Action item:
Pictures in the entries below are to be left out; otherwise, reproduce exactly the lines from the first through the line containing "film bagus gone".

Entries shown:
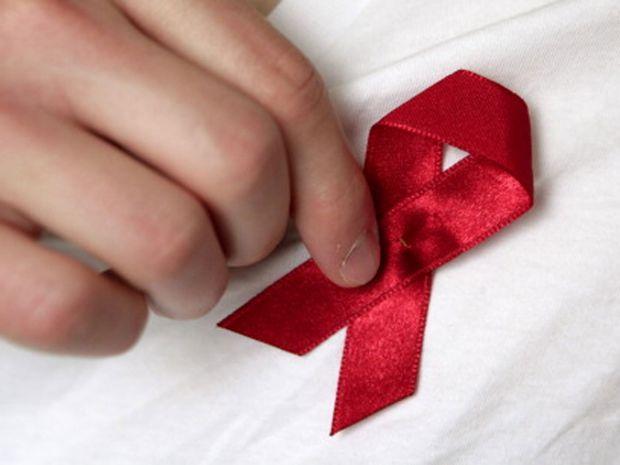 Герпес не сходить з вашої губи, замучили прищі та грибки? Варто перевіритися на найгрізнішу вірусну інфекцію – ВІЛ, - радять медики.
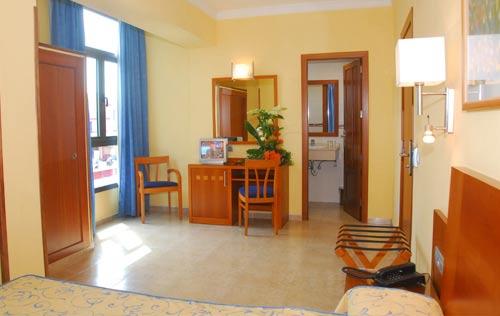 Foto 17 de Hoteles en Las Palmas de Gran Canaria | Hotel Pujol **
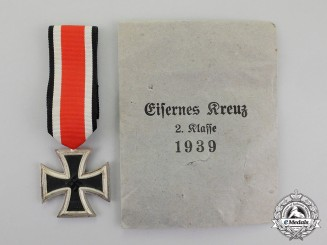 Germany. A Mint Iron Cross 1939 Second Class in its Packet of Issue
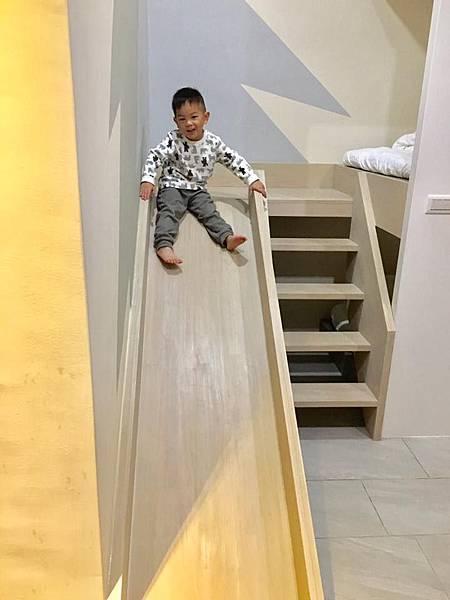 一夜溜滑梯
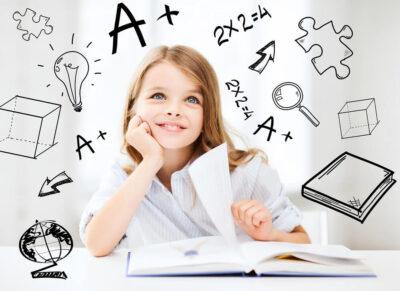 białe biurko z regulacją nie tylko dla dzieci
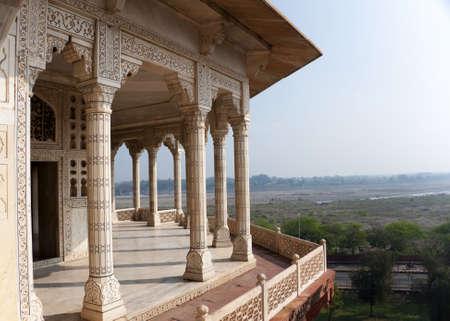 Zuilen uitkijkpunt buiten koninklijke vertrekken in Agra Fort Palace in India. Wijds uitzicht over Yumana rivier en de omliggende land uit versierde marmeren patio.
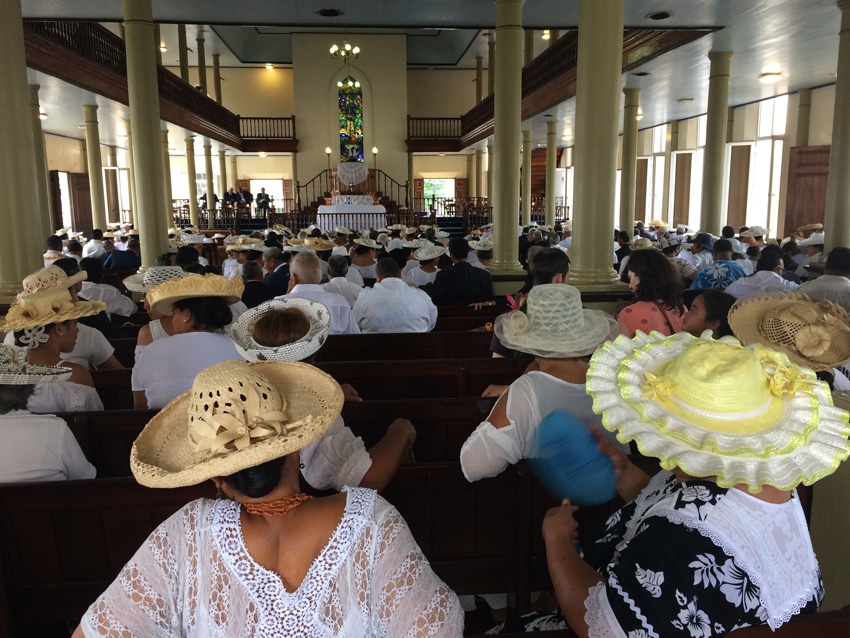 Paofai Sunday Church Service - tahiti - French Polynesia - Tahitian Church Hats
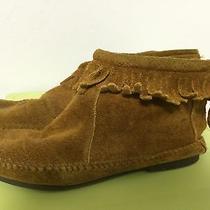 Minnetonka Boots Size 7  Photo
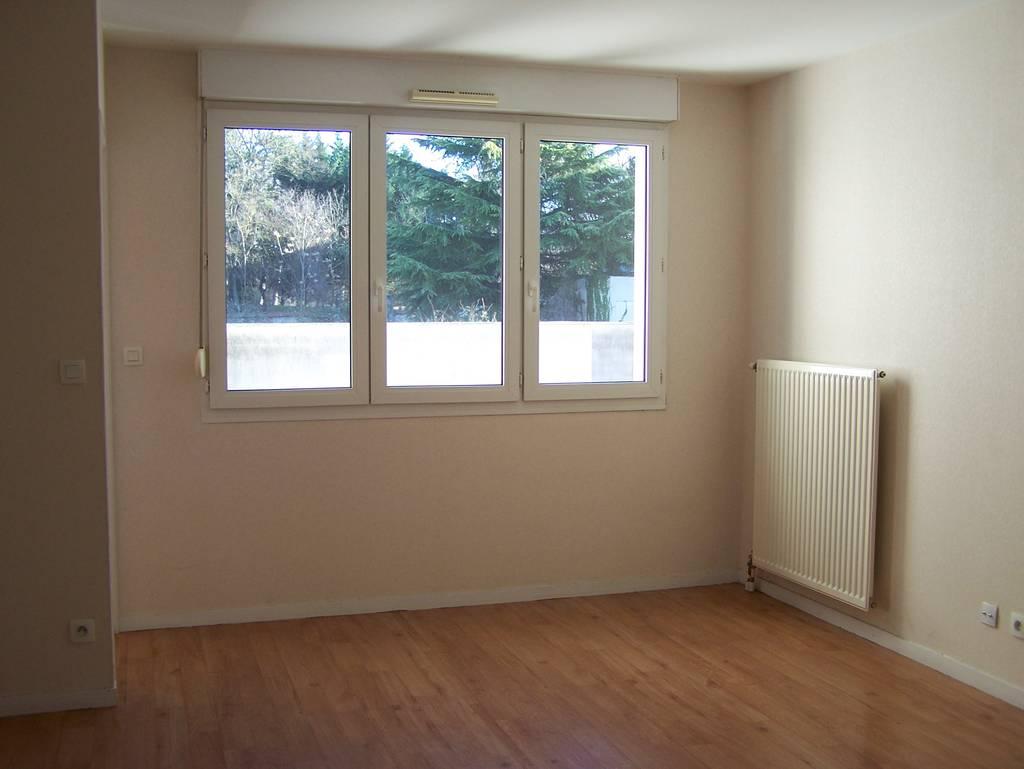 location appartement 4 pi ces 82 m reims 51100 82 m 690 e de particulier particulier. Black Bedroom Furniture Sets. Home Design Ideas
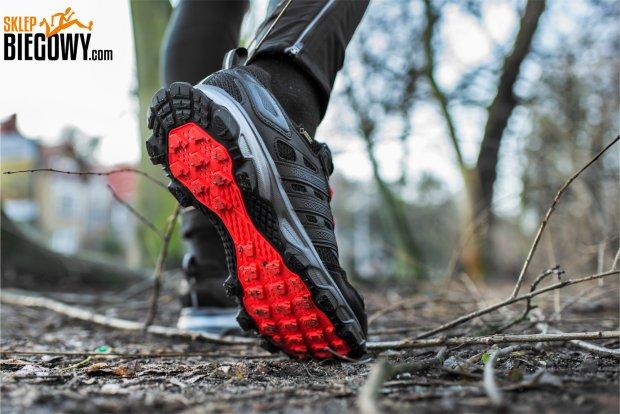 fe464001 Dlaczego amortyzacja w butach biegowych jest tak ważna? Większość biegaczy  w czasie biegu ląduje na pięcie. W momencie uderzenia w podłoże kolana  biegacza ...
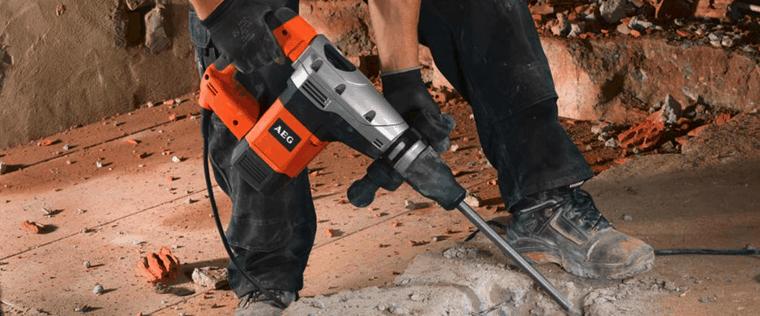 homme utilisant un marteau piqueur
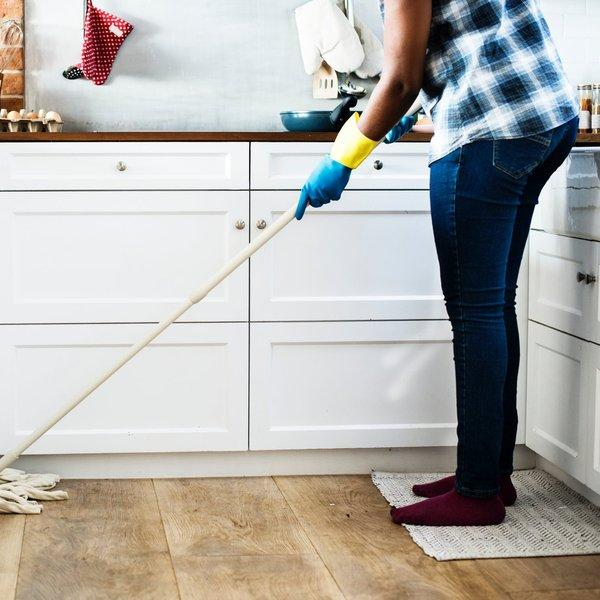 5 essential tips for hiring a domestic cleaner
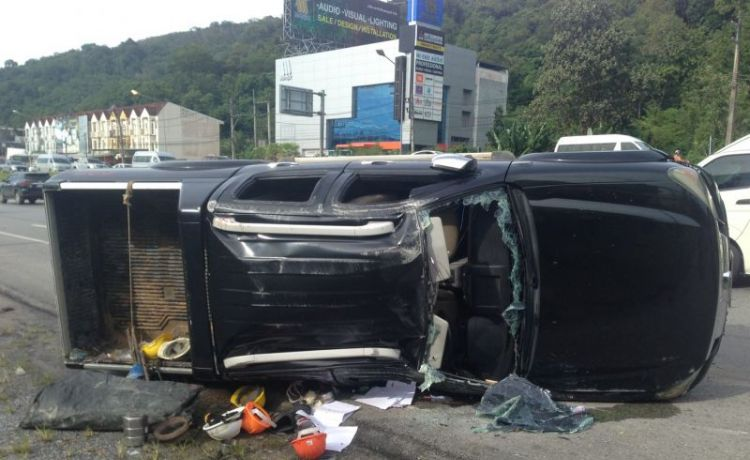 Один человек погиб и семеро пострадали в результате дорожной аварии на шоссе Bypass Rd. около 8:20 утра 15 ноября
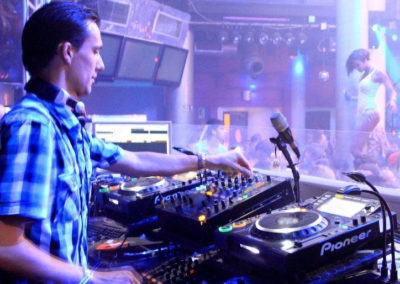 DJ NICQ LEYSEN EVENEMENTEN 23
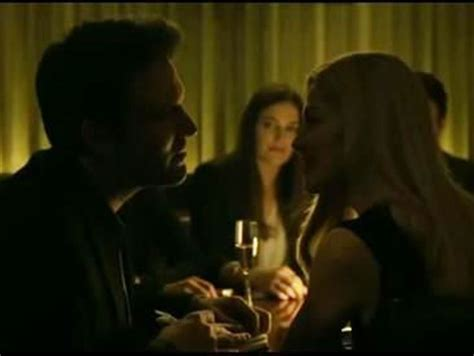 film bagus gone girl scene it before beso hollywood from gone girl los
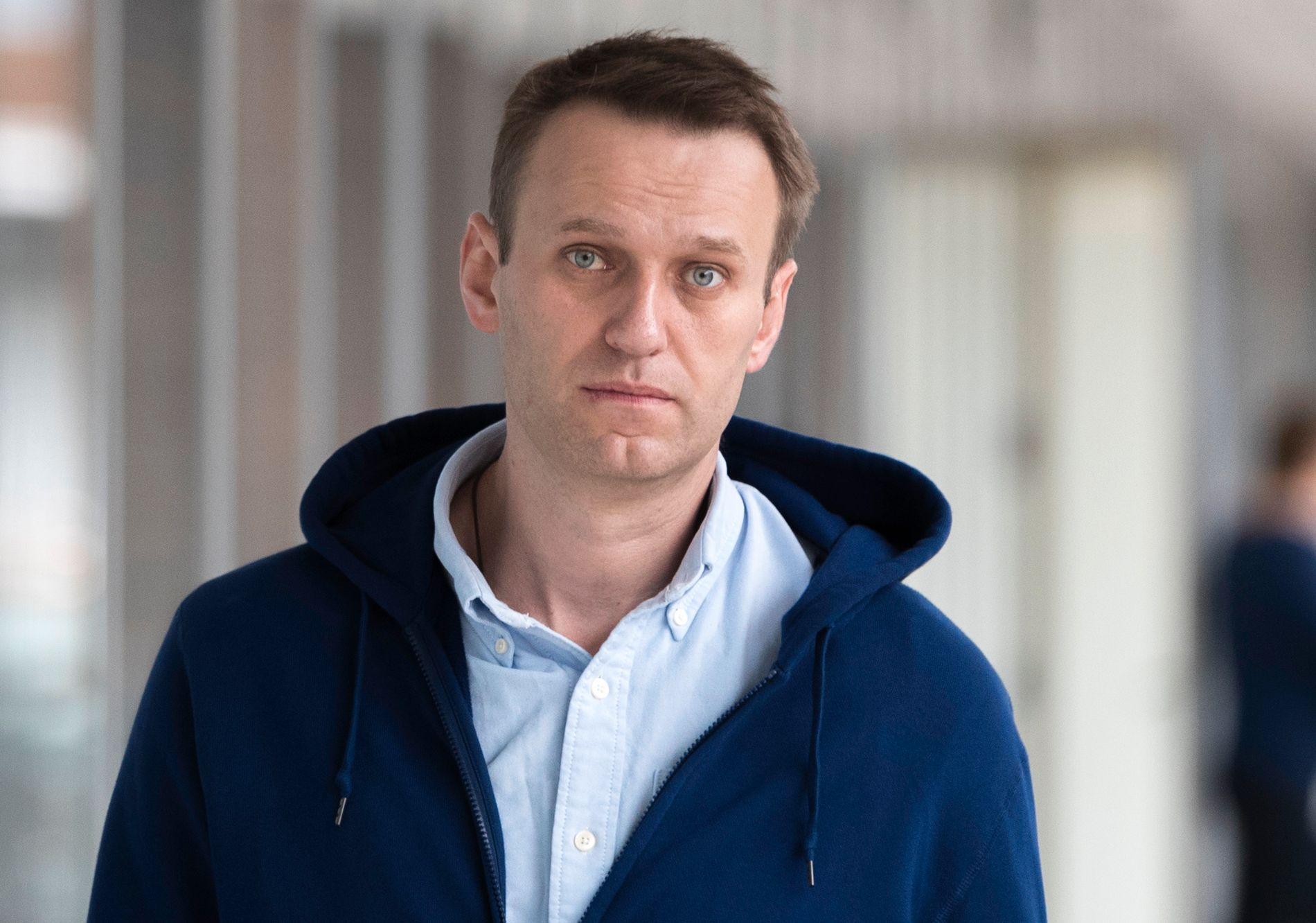 FRI MANN: Alexej Navalny la ut en video på sin Instagram-konto tidlig fredag der han sa det kom politimenn hjem til ham og ba ham bli med til en politistasjon.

Reply to the exercise:
 Герпес не сходить з вашої губи, замучили прищі та грибки? Варто перевіритися на найгрізнішу вірусну інфекцію – ВІЛ, - радять медики.
 Foto 17 de Hoteles en Las Palmas de Gran Canaria | Hotel Pujol **
 Germany. A Mint Iron Cross 1939 Second Class in its Packet of Issue
 一夜溜滑梯
 białe biurko z regulacją nie tylko dla dzieci
 Zuilen uitkijkpunt buiten koninklijke vertrekken in Agra Fort Palace in India. Wijds uitzicht over Yumana rivier en de omliggende land uit versierde marmeren patio.
 Paofai Sunday Church Service - tahiti - French Polynesia - Tahitian Church Hats
 Minnetonka Boots Size 7  Photo
 location appartement 4 pi ces 82 m reims 51100 82 m 690 e de particulier particulier. Black Bedroom Furniture Sets. Home Design Ideas
 fe464001 Dlaczego amortyzacja w butach biegowych jest tak ważna? Większość biegaczy  w czasie biegu ląduje na pięcie. W momencie uderzenia w podłoże kolana  biegacza ...
 homme utilisant un marteau piqueur
 5 essential tips for hiring a domestic cleaner
 Один человек погиб и семеро пострадали в результате дорожной аварии на шоссе Bypass Rd. около 8:20 утра 15 ноября
 DJ NICQ LEYSEN EVENEMENTEN 23
 film bagus gone girl scene it before beso hollywood from gone girl los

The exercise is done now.